Diffusion is one way in which nutrients move through a fluid: the particles moving from a place in which their concentration is higher to one where it’s lower. But Narayanasamy and Thutupalli knew from previous work that diffusion alone couldn’t account for the size of large snowflake yeast clusters. Per their estimate, diffusion can explain the growth of these clusters only up to a size of about 50 micrometers (µm) whereas their clusters could grow up to 20x larger.

So they hypothesised that a different process is at play: advection, when the fluid itself moves around, carrying with it the dissolved nutrients. To test their hypothesis, they added to the solution small particles coated with a dye that glows in blue light. Using a microscope to trace how these particles moved in the solution could help them visualise the flow of the fluid.

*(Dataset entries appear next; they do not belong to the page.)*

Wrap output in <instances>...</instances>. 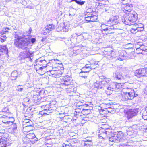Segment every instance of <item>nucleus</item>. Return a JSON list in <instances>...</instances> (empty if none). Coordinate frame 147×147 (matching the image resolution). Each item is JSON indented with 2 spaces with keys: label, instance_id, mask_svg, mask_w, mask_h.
Segmentation results:
<instances>
[{
  "label": "nucleus",
  "instance_id": "1",
  "mask_svg": "<svg viewBox=\"0 0 147 147\" xmlns=\"http://www.w3.org/2000/svg\"><path fill=\"white\" fill-rule=\"evenodd\" d=\"M99 138L102 139H109L112 142L122 141L124 139V134L121 131L115 133L112 132L111 127L108 126L107 124L102 125L100 127L98 134Z\"/></svg>",
  "mask_w": 147,
  "mask_h": 147
},
{
  "label": "nucleus",
  "instance_id": "2",
  "mask_svg": "<svg viewBox=\"0 0 147 147\" xmlns=\"http://www.w3.org/2000/svg\"><path fill=\"white\" fill-rule=\"evenodd\" d=\"M137 16L136 13L133 14L130 13L126 15L122 19V22L126 25H133V27L131 30V32L134 34L138 32L142 31L144 29V25L142 23L137 24L135 23L137 19Z\"/></svg>",
  "mask_w": 147,
  "mask_h": 147
},
{
  "label": "nucleus",
  "instance_id": "3",
  "mask_svg": "<svg viewBox=\"0 0 147 147\" xmlns=\"http://www.w3.org/2000/svg\"><path fill=\"white\" fill-rule=\"evenodd\" d=\"M70 77L66 76L63 78V81L60 84V87L62 88L67 89V93H72V94L74 91L75 88L71 86L70 80Z\"/></svg>",
  "mask_w": 147,
  "mask_h": 147
},
{
  "label": "nucleus",
  "instance_id": "4",
  "mask_svg": "<svg viewBox=\"0 0 147 147\" xmlns=\"http://www.w3.org/2000/svg\"><path fill=\"white\" fill-rule=\"evenodd\" d=\"M12 143V141L9 136L8 134L3 132H0V147L9 146Z\"/></svg>",
  "mask_w": 147,
  "mask_h": 147
},
{
  "label": "nucleus",
  "instance_id": "5",
  "mask_svg": "<svg viewBox=\"0 0 147 147\" xmlns=\"http://www.w3.org/2000/svg\"><path fill=\"white\" fill-rule=\"evenodd\" d=\"M15 45L19 48L23 49H26L27 47H30L31 45L30 42L29 37H23L20 40H17L14 42Z\"/></svg>",
  "mask_w": 147,
  "mask_h": 147
},
{
  "label": "nucleus",
  "instance_id": "6",
  "mask_svg": "<svg viewBox=\"0 0 147 147\" xmlns=\"http://www.w3.org/2000/svg\"><path fill=\"white\" fill-rule=\"evenodd\" d=\"M109 24L108 22L105 24H102L100 26L101 31L103 34H107L113 33L116 30L117 28L115 27L114 26Z\"/></svg>",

They added a snowflake yeast cluster to this solution and let it grow. The duo observed that as the cluster expanded, the solution around it moved inside the cluster from its sides, then escaped from the top.

A natural motor

Some unicellular organisms can make fluids flow using specialised hair- or whip-like structures called cilia or flagella. Snowflake yeast have neither. This is where physics becomes important.

When snowflake yeast clusters grow, they consume glucose from the solution. This reduces the density of the solution in places where it surrounds the yeast. The cluster also produces alcohol and carbon dioxide, both of which are less dense than the solution, according to the paper.

Fluids that are less dense — in this case the surrounding solution depleted of glucose and enriched with alcohol and carbon dioxide — rise above the rest of the solution. The team reasoned the flow it observed resulted from the same principle: as the cluster consumed the sugar and produced alcohol and carbon dioxide in the solution, the solution’s density dropped. This fraction spontaneously moved upward, generating the flow that kept the yeast cluster alive and growing.

To confirm this, the duo checked whether flows were present around clusters that are dead and not actively consuming sugar. They didn’t find any, and concluded the living clusters metabolising sugar from the solution created the flows.

A different view of evolution

Biologists have used snowflake yeast clusters as a model to study how multicellular organisms evolved from unicellular ones. Contrary to the view with genetic changes, the new study supports the idea that “multicellularity could originate and be maintained initially solely on the basis of physics and chemistry, with no genetic change,” Nanjundiah said. “A later genetic change could then have made multicellularity inevitable in the … living beings of today,” he added.

The next step for him is to check if such a change subsequently occurs in the yeast, rendering multicellularity a part of its biological blueprint.

Gautam Menon, a professor of physics and biology at Ashoka University in Sonepat, called the study “fascinating” and the alternative model “temptingly attractive”.

As researchers wait for more evidence of this model, the NCBS team is investigating whether these flows can account for other major evolutionary changes: the ability of organisms to move, for example.

Experiments on snowflake yeast have something more to teach about the nature of biology, Thutupalli said. “There may not exist any organism in the wild that generates flows by such a mechanism,” he said, “but biology, in its much larger sense, can do it.”

This is why, he added, our view of biology must extend beyond what we see in the natural world to novel phenomena that may occur only in the laboratory. “These may or may not happen outside [the lab] but they are genuinely a feature of livingness — of biology.”

Sayantan Datta is a science journalist and a faculty member at Krea University.